>> START PROVIDED INFORMATION

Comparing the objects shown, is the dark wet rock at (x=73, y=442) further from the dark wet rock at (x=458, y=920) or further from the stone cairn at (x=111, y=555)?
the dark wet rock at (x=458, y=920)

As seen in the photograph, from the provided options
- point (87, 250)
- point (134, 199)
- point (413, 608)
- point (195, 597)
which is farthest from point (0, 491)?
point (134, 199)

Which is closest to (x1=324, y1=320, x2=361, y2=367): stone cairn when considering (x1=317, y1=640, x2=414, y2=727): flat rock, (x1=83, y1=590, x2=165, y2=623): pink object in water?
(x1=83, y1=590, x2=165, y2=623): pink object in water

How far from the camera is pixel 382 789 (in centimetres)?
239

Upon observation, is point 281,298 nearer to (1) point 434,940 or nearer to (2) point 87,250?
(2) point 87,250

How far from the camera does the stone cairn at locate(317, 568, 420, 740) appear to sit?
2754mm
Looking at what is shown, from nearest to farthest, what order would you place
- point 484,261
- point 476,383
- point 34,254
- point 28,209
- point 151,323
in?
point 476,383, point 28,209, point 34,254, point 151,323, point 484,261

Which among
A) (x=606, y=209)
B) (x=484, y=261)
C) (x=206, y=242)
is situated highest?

>> END PROVIDED INFORMATION

### PROMPT:
Output all of the data above again, copying every line word for word with nothing changed or left out.

### THE RESPONSE:
Comparing the objects shown, is the dark wet rock at (x=73, y=442) further from the dark wet rock at (x=458, y=920) or further from the stone cairn at (x=111, y=555)?
the dark wet rock at (x=458, y=920)

As seen in the photograph, from the provided options
- point (87, 250)
- point (134, 199)
- point (413, 608)
- point (195, 597)
which is farthest from point (0, 491)?
point (134, 199)

Which is closest to (x1=324, y1=320, x2=361, y2=367): stone cairn when considering (x1=317, y1=640, x2=414, y2=727): flat rock, (x1=83, y1=590, x2=165, y2=623): pink object in water?
(x1=83, y1=590, x2=165, y2=623): pink object in water

How far from the camera is pixel 382 789 (in centimetres)?
239

Upon observation, is point 281,298 nearer to (1) point 434,940 or nearer to (2) point 87,250?
(2) point 87,250

How far from the camera does the stone cairn at locate(317, 568, 420, 740) appear to sit?
2754mm
Looking at what is shown, from nearest to farthest, what order would you place
- point 484,261
- point 476,383
- point 34,254
- point 28,209
- point 151,323
in?
point 476,383, point 28,209, point 34,254, point 151,323, point 484,261

Which among
A) (x=606, y=209)
B) (x=484, y=261)
C) (x=206, y=242)
is situated highest?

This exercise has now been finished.